# Wing Chun Instruction in Washington State?



## SwedishChef (Nov 20, 2008)

Hello.  After being a fan of wing chun for several years I've decided to take the plunge.  I'm looking for instruction, be it a school or group or private class in my area.  I live nearish to Seattle in what we call around here "The Eastside".  I know there are a few schools and teachers in Seattle but I'm looking for something a little closer to me.  If anyone knows of somewhere I can learn in Bellevue, Kirkland, Redmond or somewhere near I would really appreciate it.  

I know there used to be a Lee's Classical Wing Chun on the Eastside but I don't know if it still exists or not.  

Thank you.


----------



## yak sao (Nov 21, 2008)

Check out www.wingtsjun.com

There is a student in Wash. of Sifu Thommy Bholig of Germany


----------



## SwedishChef (Nov 22, 2008)

Thanks.  I'll check it out.


----------



## Yoshiyahu (Dec 5, 2008)

*Swedish Chefs* have you had any success in finding a Wing Chun Tong in your aread?

> _DATA RECORDS_:

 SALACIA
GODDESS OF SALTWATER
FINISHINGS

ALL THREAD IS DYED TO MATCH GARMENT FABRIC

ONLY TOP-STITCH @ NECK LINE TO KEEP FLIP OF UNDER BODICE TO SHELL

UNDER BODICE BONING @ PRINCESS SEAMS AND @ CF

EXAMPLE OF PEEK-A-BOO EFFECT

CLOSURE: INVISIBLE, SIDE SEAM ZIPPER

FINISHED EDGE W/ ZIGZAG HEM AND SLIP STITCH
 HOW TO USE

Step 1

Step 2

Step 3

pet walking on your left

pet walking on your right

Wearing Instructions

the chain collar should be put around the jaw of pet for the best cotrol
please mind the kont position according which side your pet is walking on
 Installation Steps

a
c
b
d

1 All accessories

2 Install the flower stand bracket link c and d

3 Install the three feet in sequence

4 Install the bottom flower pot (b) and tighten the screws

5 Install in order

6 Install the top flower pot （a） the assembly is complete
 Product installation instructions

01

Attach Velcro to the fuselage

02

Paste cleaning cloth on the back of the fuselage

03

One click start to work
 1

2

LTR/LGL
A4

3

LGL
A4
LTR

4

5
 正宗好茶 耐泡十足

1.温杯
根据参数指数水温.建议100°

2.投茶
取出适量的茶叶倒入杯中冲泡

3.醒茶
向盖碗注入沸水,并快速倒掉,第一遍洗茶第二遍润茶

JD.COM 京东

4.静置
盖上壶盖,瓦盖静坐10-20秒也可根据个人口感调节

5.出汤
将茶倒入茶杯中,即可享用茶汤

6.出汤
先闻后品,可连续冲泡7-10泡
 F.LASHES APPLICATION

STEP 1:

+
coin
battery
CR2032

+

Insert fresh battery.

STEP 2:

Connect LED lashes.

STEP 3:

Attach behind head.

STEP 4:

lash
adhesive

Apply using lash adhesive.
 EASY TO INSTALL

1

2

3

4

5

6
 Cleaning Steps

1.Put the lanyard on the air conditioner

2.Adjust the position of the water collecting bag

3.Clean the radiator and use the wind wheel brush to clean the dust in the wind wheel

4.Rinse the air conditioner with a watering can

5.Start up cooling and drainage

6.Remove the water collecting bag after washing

> _THINGS TO DO_:
**a.** Retype the Wing Chun thread, starting at "# Wing Chun" and ending at "exists or not.".
**b.** Translate this sentence from the Wing Chun thread into Spanish: "I know there used to be a Lee's Classical Wing Chun on the Eastside but I don't know if it still exists or not."
**c.** Carry on the forum thread about finding Wing Chun instruction near Seattle, picking up after its last post.

> _PER-TASK OUTPUTS_:
**a.**
# Wing Chun Instruction in Washington State?



## SwedishChef (Nov 20, 2008)

Hello.  After being a fan of wing chun for several years I've decided to take the plunge.  I'm looking for instruction, be it a school or group or private class in my area.  I live nearish to Seattle in what we call around here "The Eastside".  I know there are a few schools and teachers in Seattle but I'm looking for something a little closer to me.  If anyone knows of somewhere I can learn in Bellevue, Kirkland, Redmond or somewhere near I would really appreciate it.  

I know there used to be a Lee's Classical Wing Chun on the Eastside but I don't know if it still exists or not.

**b.** Sé que antes había un Lee's Classical Wing Chun en el Eastside, pero no sé si todavía existe o no.

**c.**
----------



## SwedishChef (Dec 10, 2008)

I have been in contact with Adrian Weaver who is Thommy Bohlig's student.  I am going to observe a class next thursday, so I may have.  We'll see.  Do you know of any others?


----------



## Yoshiyahu (Dec 11, 2008)

Oh so are they in your area?

Does Adrian and Thommy teach Wing Chun?





SwedishChef said:


> I have been in contact with Adrian Weaver who is Thommy Bohlig's student. I am going to observe a class next thursday, so I may have. We'll see. Do you know of any others?


----------



## SwedishChef (Dec 11, 2008)

Yes they do.  Adrian's class is within 20 miles of me.


----------



## Yoshiyahu (Dec 11, 2008)

Aww Excellent tell us about the class once you check it out...I hope its a great fit!




SwedishChef said:


> Yes they do. Adrian's class is within 20 miles of me.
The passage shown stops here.